The cafe owner offered a conflicting account but in her findings, Byrne stated that she found the teenager’s evidence credible in relation to the remark allegedly made.

Byrne also found that the waitress’s description of the conversation afterwards when she was clearly upset, when she said the cafe owner asked her to calm down and to stop over-reacting, was also credible. 

Byrne stated that the text message that she received from her colleague that evening adds credence to the teenager’s version of events.

Byrne stated that as a one-off remark, and as one that some might consider to be trivial, it is important to examine the wording of a section of the Employment Equality Act 1998 Act, and the focus on unwanted conduct and its effect.

Byrne stated that acts points out that the essential characteristics of harassment is that the conduct is unwanted and that it has either the purpose or effect of violating a person’s dignity and creating an intimidating, hostile, degrading, humiliating or offensive environment for the person.  

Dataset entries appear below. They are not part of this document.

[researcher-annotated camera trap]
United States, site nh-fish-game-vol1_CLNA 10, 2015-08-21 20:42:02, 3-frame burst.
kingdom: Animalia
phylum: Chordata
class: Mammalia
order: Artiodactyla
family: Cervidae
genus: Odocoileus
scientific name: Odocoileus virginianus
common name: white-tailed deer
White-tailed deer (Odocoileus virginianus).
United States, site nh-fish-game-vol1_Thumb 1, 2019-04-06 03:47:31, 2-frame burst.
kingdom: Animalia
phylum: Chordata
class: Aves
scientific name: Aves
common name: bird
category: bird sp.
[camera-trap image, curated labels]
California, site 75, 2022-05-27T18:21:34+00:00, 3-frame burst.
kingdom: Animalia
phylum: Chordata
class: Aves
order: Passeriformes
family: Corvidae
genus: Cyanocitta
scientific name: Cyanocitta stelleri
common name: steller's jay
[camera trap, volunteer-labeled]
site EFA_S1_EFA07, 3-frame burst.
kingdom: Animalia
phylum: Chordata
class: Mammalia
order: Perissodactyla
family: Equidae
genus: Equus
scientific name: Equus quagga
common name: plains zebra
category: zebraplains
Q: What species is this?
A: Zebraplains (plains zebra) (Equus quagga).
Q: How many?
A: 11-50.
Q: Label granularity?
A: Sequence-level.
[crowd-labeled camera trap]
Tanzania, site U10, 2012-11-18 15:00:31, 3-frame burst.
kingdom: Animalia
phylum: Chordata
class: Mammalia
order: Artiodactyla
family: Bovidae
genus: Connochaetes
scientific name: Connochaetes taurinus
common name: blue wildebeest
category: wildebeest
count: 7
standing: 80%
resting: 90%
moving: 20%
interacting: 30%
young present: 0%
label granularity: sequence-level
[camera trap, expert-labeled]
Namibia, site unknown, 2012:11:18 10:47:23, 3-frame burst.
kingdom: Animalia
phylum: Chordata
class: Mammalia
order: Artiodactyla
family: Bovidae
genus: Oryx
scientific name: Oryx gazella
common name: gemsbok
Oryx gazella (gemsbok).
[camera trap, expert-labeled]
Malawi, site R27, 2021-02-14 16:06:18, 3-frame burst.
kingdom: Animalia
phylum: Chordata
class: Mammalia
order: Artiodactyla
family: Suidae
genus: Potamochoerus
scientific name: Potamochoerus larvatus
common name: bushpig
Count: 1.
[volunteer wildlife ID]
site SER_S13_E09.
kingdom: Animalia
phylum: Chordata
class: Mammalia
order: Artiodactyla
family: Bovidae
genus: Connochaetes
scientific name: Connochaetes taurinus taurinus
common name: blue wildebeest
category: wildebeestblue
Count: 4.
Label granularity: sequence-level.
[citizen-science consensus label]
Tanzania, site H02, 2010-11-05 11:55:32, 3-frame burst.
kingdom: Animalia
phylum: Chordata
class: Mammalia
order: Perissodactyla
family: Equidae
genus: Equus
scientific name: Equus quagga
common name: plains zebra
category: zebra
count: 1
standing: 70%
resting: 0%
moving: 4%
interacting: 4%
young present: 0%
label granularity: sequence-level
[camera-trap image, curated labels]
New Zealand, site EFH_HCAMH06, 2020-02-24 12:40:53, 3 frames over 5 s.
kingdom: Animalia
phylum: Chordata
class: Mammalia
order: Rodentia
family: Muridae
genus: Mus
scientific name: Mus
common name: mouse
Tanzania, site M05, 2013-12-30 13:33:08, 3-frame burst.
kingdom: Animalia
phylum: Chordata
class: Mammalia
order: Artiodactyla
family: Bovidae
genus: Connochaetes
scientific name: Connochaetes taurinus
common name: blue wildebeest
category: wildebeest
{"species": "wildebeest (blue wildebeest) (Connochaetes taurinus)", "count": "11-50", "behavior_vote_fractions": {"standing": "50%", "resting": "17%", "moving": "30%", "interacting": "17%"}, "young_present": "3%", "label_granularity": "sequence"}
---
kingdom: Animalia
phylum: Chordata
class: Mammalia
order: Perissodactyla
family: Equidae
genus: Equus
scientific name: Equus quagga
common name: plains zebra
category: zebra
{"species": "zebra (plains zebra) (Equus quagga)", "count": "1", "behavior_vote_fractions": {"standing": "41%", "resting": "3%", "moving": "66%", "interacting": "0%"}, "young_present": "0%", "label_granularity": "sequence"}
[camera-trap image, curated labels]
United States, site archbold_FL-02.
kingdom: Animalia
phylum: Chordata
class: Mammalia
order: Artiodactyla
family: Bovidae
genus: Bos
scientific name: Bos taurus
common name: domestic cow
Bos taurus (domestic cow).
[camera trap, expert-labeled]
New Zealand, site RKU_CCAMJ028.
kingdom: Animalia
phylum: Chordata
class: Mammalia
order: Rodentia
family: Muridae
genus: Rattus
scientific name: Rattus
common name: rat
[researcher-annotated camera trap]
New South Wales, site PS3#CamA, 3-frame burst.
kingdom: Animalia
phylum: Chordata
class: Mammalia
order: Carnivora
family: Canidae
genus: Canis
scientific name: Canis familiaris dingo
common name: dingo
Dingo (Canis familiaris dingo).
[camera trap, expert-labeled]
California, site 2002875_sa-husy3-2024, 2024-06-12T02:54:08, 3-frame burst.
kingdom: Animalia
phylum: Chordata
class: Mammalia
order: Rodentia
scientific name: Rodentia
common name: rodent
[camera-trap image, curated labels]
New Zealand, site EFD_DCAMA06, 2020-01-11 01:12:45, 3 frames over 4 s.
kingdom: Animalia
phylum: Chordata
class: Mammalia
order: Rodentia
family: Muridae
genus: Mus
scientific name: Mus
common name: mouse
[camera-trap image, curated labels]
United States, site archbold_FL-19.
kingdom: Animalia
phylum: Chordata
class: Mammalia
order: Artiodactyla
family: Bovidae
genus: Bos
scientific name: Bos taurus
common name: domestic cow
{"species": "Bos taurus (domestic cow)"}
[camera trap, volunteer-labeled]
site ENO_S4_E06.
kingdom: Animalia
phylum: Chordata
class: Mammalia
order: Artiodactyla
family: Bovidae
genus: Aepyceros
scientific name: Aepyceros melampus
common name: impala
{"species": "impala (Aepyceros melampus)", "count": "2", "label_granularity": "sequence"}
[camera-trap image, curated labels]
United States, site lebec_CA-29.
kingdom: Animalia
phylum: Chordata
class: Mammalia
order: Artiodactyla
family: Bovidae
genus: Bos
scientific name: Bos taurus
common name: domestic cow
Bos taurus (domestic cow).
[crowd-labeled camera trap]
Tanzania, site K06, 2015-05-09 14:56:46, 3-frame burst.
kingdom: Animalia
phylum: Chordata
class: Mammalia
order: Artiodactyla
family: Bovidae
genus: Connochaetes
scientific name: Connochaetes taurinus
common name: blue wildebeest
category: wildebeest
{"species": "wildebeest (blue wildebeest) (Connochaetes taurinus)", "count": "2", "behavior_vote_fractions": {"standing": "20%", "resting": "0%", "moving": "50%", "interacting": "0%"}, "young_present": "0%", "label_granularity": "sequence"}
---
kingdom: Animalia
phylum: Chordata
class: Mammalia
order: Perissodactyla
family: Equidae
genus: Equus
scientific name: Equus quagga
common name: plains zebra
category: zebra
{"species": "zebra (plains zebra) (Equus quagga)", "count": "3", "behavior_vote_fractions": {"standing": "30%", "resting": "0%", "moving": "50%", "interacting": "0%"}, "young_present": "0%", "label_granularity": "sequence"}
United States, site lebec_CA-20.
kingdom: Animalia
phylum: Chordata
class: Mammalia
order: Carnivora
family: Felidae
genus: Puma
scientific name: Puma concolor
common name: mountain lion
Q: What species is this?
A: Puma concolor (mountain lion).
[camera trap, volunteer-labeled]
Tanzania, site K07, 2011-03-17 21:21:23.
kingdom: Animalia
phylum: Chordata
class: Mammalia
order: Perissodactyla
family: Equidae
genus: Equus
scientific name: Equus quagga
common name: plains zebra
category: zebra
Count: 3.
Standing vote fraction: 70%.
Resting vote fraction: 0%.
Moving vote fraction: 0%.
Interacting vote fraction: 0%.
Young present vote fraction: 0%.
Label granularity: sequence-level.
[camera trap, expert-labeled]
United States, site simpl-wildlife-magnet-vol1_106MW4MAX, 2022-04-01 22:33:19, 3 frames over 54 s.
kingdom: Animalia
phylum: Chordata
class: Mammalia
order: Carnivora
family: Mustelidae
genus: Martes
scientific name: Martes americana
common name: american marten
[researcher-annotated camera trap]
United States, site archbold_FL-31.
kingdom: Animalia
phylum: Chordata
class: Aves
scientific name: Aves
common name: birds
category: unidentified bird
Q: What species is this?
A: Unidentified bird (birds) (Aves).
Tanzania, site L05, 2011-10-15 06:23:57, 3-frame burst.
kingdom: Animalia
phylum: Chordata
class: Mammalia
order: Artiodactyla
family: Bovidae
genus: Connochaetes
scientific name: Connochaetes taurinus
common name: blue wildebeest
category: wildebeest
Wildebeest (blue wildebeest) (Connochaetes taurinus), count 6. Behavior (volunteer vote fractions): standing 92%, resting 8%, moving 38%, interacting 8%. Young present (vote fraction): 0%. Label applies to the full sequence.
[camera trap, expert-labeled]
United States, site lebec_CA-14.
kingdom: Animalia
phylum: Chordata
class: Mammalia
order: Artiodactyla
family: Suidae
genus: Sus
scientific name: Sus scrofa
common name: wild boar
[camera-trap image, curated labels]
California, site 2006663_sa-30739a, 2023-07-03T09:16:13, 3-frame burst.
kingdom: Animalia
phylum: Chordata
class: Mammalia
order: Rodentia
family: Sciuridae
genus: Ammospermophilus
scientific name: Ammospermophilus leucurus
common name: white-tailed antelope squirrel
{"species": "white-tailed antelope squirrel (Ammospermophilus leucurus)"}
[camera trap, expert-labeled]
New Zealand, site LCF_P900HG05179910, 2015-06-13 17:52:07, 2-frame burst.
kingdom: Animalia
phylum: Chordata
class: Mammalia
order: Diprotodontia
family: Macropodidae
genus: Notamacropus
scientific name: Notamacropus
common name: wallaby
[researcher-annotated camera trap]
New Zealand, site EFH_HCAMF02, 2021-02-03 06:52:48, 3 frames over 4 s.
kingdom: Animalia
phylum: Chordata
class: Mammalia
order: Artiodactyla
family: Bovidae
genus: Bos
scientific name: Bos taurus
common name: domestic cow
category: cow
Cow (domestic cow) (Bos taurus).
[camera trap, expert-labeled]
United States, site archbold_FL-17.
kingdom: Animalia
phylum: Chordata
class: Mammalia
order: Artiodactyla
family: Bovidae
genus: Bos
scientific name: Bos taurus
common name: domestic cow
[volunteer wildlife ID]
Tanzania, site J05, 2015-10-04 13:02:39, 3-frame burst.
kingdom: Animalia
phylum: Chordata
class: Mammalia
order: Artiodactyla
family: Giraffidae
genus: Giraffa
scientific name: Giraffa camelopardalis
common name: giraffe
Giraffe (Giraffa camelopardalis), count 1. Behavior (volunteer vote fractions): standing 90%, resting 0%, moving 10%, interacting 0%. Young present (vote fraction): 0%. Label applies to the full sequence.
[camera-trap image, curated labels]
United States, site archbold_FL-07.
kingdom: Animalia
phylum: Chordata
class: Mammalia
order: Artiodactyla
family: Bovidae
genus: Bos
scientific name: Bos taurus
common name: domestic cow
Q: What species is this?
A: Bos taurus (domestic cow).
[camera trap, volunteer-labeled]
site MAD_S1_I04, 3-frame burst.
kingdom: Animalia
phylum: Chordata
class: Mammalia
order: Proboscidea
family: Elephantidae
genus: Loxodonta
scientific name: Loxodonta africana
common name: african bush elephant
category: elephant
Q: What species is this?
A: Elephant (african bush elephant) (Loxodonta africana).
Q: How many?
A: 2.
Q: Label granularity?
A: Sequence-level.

In his evidence at the WRC hearing, the cafe owner recalled that on the day that the girl was dressed inappropriately for work and that he had spoken to her previously about the dress code.  

The cafe owner said that he wasn’t happy with how she was dressed, saying that she looked like she was coming from the gym and he said that he told her that she “couldn’t work like that.”  

The cafe owner said that the complainant went away, and then she said that she was leaving.

The cafe owner said that he employs many young girls, some aged 16 and he has been in the restaurant industry for 20 years. 

He said that he employs eight people in the restaurant he has had for the last 10 years and he has never had a complaint made about him.